## TO BE DONE
Write out the entries below verbatim, from their first line through the line that contains "(x=370, y=302) →", and stop there.

## INPUT RECORDS

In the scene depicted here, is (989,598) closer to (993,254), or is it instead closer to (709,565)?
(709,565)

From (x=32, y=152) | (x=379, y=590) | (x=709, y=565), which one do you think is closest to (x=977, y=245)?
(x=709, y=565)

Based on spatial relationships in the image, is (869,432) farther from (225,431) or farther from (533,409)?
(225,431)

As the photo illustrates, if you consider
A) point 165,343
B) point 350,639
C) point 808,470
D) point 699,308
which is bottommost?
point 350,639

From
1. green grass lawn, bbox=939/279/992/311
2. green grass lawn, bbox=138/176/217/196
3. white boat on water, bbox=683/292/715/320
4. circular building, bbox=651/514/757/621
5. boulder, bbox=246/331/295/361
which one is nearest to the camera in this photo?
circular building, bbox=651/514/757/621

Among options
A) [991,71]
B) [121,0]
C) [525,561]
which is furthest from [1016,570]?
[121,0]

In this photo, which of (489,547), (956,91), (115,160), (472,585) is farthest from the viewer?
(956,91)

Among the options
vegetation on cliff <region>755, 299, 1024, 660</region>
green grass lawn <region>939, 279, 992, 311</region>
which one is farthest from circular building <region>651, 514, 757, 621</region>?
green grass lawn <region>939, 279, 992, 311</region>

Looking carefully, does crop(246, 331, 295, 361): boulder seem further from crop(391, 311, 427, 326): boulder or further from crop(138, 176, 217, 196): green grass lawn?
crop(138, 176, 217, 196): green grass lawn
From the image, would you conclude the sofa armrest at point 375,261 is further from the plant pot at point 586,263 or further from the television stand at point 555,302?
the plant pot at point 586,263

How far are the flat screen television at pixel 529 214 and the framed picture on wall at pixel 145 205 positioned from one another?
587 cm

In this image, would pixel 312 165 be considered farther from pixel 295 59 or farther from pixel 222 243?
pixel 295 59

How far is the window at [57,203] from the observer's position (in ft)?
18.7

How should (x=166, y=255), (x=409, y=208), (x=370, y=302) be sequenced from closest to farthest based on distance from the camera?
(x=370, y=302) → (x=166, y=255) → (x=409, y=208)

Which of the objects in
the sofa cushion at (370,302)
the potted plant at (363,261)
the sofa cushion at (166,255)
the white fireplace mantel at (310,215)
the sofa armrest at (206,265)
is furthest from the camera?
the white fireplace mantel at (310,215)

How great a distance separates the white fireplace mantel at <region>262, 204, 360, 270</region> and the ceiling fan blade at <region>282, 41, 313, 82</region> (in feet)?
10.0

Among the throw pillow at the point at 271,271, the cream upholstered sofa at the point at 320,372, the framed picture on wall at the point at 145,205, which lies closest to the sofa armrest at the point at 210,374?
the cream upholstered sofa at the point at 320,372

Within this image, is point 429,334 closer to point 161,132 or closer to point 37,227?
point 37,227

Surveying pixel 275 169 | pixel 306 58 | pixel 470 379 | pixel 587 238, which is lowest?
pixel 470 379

## RESPONSE TO THE TASK
In the scene depicted here, is (989,598) closer to (993,254), or is it instead closer to (709,565)?
(709,565)

From (x=32, y=152) | (x=379, y=590) | (x=709, y=565), which one do you think is closest to (x=977, y=245)?
(x=709, y=565)

Based on spatial relationships in the image, is (869,432) farther from (225,431) or farther from (533,409)?
(225,431)

As the photo illustrates, if you consider
A) point 165,343
B) point 350,639
C) point 808,470
D) point 699,308
which is bottommost?
point 350,639

From
1. green grass lawn, bbox=939/279/992/311
2. green grass lawn, bbox=138/176/217/196
3. white boat on water, bbox=683/292/715/320
4. circular building, bbox=651/514/757/621
5. boulder, bbox=246/331/295/361
which one is nearest to the camera in this photo?
circular building, bbox=651/514/757/621

Among options
A) [991,71]
B) [121,0]
C) [525,561]
which is furthest from [1016,570]?
[121,0]

In this photo, which of (489,547), (956,91), (115,160), (472,585) is farthest from the viewer?
(956,91)

Among the options
vegetation on cliff <region>755, 299, 1024, 660</region>
green grass lawn <region>939, 279, 992, 311</region>
which one is farthest from circular building <region>651, 514, 757, 621</region>?
green grass lawn <region>939, 279, 992, 311</region>

Looking carefully, does crop(246, 331, 295, 361): boulder seem further from crop(391, 311, 427, 326): boulder or further from crop(138, 176, 217, 196): green grass lawn?
crop(138, 176, 217, 196): green grass lawn
From the image, would you conclude the sofa armrest at point 375,261 is further from the plant pot at point 586,263 or further from the television stand at point 555,302?
the plant pot at point 586,263

How far are the flat screen television at pixel 529 214 and the framed picture on wall at pixel 145 205 positioned from one another?
587 cm

In this image, would pixel 312 165 be considered farther from pixel 295 59 or farther from pixel 222 243?
pixel 295 59

How far is the window at [57,203] from the observer's position (in ft)?
18.7

How should (x=166, y=255), (x=409, y=208), (x=370, y=302) be sequenced from closest to farthest based on distance from the camera?
(x=370, y=302) → (x=166, y=255) → (x=409, y=208)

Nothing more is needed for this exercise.